Rebase and address comments.

mravishankar marked 2 inline comments as done.

Addressing minor comment that was missed.

mlir/include/mlir/Dialect/SCF/Transforms/TileUsingInterface.h
93

Sorry, that was confusing. Fixed.

mlir/lib/Dialect/SCF/Transforms/TileUsingInterface.cpp
674–684

Dropped the FailureOr from the called method. It always succeeds.

mlir/test/lib/Interfaces/TilingInterface/TestTilingInterface.cpp
272–274

tile and fuse doesnt work with memrefs and also with memref there is no replacement to do.

hanchung added inline comments.Nov 28 2022, 11:30 AM
mlir/lib/Dialect/SCF/Transforms/TileUsingInterface.cpp
674–684

do we need to capture the result of yieldTiledValues? It's not used, and I assume that it's only for generating IRs.

hanchung accepted this revision.Nov 30 2022, 1:19 PM
hanchung added inline comments.
mlir/test/lib/Interfaces/TilingInterface/TestTilingInterface.cpp
36

should be consistent with other uses (see below)

This revision is now accepted and ready to land.Nov 30 2022, 1:19 PM
nicolasvasilache requested changes to this revision.Nov 30 2022, 2:07 PM

This feels extremely fishy, I do not understand the use case or the value but see significant complexity increase.

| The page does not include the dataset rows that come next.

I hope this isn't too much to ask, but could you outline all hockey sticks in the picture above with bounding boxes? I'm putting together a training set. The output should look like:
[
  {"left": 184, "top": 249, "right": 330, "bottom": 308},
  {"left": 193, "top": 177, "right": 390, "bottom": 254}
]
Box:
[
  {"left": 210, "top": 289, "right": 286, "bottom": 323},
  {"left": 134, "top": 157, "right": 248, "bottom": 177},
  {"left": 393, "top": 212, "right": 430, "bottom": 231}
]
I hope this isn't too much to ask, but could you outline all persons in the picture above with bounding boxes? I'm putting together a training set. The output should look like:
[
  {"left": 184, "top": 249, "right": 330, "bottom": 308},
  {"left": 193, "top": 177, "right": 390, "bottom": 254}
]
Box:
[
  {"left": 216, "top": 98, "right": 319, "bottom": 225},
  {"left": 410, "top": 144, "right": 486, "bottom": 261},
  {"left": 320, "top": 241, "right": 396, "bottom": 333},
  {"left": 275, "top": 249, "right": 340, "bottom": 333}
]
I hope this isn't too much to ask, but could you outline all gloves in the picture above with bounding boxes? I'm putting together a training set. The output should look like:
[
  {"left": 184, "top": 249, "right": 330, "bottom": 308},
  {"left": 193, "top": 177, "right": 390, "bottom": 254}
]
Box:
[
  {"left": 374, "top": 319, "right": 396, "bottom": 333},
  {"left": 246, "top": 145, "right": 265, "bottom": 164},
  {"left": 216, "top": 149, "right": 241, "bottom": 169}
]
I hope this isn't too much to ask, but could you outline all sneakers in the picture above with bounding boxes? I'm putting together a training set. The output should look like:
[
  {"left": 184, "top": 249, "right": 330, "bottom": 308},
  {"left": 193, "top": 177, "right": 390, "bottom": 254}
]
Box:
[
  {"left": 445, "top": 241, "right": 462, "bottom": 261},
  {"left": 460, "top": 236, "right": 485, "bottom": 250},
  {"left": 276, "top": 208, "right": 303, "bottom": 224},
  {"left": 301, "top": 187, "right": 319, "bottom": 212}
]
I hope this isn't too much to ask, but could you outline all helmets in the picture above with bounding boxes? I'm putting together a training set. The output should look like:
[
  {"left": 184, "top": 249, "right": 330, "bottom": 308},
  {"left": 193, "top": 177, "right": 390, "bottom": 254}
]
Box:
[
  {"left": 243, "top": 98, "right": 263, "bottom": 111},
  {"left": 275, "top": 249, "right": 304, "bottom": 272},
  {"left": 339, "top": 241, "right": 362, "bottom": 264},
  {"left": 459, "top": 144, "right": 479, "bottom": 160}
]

Putting a blocker until I can make sense of this.

This revision now requires changes to proceed.Nov 30 2022, 2:07 PM

This feels extremely fishy, I do not understand the use case or the value but see significant complexity increase.

Putting a blocker until I can make sense of this.

I dont follow what is fishy here. This is the culmination of months long effort to fix this https://github.com/llvm/llvm-project/issues/57205 (which has been blocking things downstream for as long). The changes here are the same as what is done in lines 394 - 407 that returns the replacements for the tiled consumer. This is now returning the replacements for a fused producer when that the caller determines is worth/valid to return. It is too much state to track if this value is returnable or not from the fused code. So this is left as a caller flag, so its a complete opt-in, and controlled by the caller. I dont see the complexity increase. Happy to discuss offline. This needs to be solved, and it was determined that the previous tile+fuse method was not structured enough to fix the original issue, so it was redone to make this issue solvable...

nicolasvasilache resigned from this revision.Dec 1 2022, 2:29 AM

This feels extremely fishy, I do not understand the use case or the value but see significant complexity increase.

Putting a blocker until I can make sense of this.

I dont follow what is fishy here. This is the culmination of months long effort to fix this https://github.com/llvm/llvm-project/issues/57205 (which has been blocking things downstream for as long). The changes here are the same as what is done in lines 394 - 407 that returns the replacements for the tiled consumer. This is now returning the replacements for a fused producer when that the caller determines is worth/valid to return. It is too much state to track if this value is returnable or not from the fused code. So this is left as a caller flag, so its a complete opt-in, and controlled by the caller. I dont see the complexity increase. Happy to discuss offline. This needs to be solved, and it was determined that the previous tile+fuse method was not structured enough to fix the original issue, so it was redone to make this issue solvable...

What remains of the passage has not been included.